= What is asked =
Recast the lines of the items below as a Markdown table with the columns Row and Item line, starting at the line containing "How far removed from the camera is [570,224]?" and running through the end of the items. Number each row and leave out blank lines.

= Record set =

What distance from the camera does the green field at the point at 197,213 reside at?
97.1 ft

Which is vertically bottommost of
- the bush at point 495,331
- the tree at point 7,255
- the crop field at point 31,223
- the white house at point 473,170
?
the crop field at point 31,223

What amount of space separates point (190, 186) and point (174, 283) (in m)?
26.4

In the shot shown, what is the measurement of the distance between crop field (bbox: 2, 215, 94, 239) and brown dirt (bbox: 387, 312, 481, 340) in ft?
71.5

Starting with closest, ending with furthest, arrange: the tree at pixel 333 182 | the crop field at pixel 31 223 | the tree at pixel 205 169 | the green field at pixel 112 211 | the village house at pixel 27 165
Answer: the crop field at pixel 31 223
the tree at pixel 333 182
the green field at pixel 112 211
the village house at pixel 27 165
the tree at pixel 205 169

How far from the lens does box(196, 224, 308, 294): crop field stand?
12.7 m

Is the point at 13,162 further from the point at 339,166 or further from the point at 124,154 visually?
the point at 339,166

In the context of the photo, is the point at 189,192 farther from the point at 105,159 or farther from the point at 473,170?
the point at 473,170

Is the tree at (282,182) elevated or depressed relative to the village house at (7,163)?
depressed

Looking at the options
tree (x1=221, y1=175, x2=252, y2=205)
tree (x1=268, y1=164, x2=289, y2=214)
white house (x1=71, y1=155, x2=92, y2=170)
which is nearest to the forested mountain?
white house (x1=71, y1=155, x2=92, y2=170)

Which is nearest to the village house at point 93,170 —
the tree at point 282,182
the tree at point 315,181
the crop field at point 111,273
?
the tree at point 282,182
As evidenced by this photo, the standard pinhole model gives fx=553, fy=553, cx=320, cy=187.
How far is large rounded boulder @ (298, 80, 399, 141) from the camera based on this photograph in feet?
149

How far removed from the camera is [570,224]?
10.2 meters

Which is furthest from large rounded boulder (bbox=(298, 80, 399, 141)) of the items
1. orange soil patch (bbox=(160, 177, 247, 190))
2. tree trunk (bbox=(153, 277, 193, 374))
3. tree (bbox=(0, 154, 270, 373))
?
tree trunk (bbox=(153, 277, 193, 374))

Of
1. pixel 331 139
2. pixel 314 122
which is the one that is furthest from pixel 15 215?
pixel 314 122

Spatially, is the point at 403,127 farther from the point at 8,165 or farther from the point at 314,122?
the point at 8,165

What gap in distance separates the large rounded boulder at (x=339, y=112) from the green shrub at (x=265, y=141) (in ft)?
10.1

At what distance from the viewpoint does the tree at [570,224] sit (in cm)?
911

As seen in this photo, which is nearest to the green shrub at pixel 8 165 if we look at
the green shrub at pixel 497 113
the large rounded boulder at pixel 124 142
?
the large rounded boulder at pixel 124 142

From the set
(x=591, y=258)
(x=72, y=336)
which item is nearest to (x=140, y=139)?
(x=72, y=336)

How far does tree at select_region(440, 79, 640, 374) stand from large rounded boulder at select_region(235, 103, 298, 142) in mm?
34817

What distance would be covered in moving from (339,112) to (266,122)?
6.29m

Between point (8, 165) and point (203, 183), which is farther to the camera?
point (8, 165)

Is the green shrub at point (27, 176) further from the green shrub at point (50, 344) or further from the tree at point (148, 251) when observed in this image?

= Worked answer =
| Row | Item line |
|---|---|
| 1 | How far removed from the camera is [570,224]? |
| 2 | 10.2 meters |
| 3 | Which is furthest from large rounded boulder (bbox=(298, 80, 399, 141)) of the items |
| 4 | 1. orange soil patch (bbox=(160, 177, 247, 190)) |
| 5 | 2. tree trunk (bbox=(153, 277, 193, 374)) |
| 6 | 3. tree (bbox=(0, 154, 270, 373)) |
| 7 | ? |
| 8 | tree trunk (bbox=(153, 277, 193, 374)) |
| 9 | Of |
| 10 | 1. pixel 331 139 |
| 11 | 2. pixel 314 122 |
| 12 | which is the one that is furthest from pixel 15 215? |
| 13 | pixel 314 122 |
| 14 | Spatially, is the point at 403,127 farther from the point at 8,165 or farther from the point at 314,122? |
| 15 | the point at 8,165 |
| 16 | What gap in distance separates the large rounded boulder at (x=339, y=112) from the green shrub at (x=265, y=141) (in ft)? |
| 17 | 10.1 |
| 18 | At what distance from the viewpoint does the tree at [570,224] sit (in cm)? |
| 19 | 911 |
| 20 | As seen in this photo, which is nearest to the green shrub at pixel 8 165 if we look at |
| 21 | the green shrub at pixel 497 113 |
| 22 | the large rounded boulder at pixel 124 142 |
| 23 | ? |
| 24 | the large rounded boulder at pixel 124 142 |
| 25 | From the set |
| 26 | (x=591, y=258) |
| 27 | (x=72, y=336) |
| 28 | which item is nearest to (x=140, y=139)? |
| 29 | (x=72, y=336) |
| 30 | How far does tree at select_region(440, 79, 640, 374) stand from large rounded boulder at select_region(235, 103, 298, 142) in mm? |
| 31 | 34817 |
| 32 | What distance would be covered in moving from (339,112) to (266,122)? |
| 33 | 6.29m |
| 34 | Between point (8, 165) and point (203, 183), which is farther to the camera? |
| 35 | point (8, 165) |
| 36 | Is the green shrub at point (27, 176) further from the green shrub at point (50, 344) or further from the tree at point (148, 251) when observed in this image? |